Activity: The expected output is every entry, repeated word for word.

Saved entries
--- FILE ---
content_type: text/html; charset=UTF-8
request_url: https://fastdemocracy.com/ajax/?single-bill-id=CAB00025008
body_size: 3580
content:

Response:
--- FILE ---
content_type: text/html; charset=UTF-8
request_url: https://fastdemocracy.com/ajax/?single-bill-id=CAB00025008
body_size: 3580
content:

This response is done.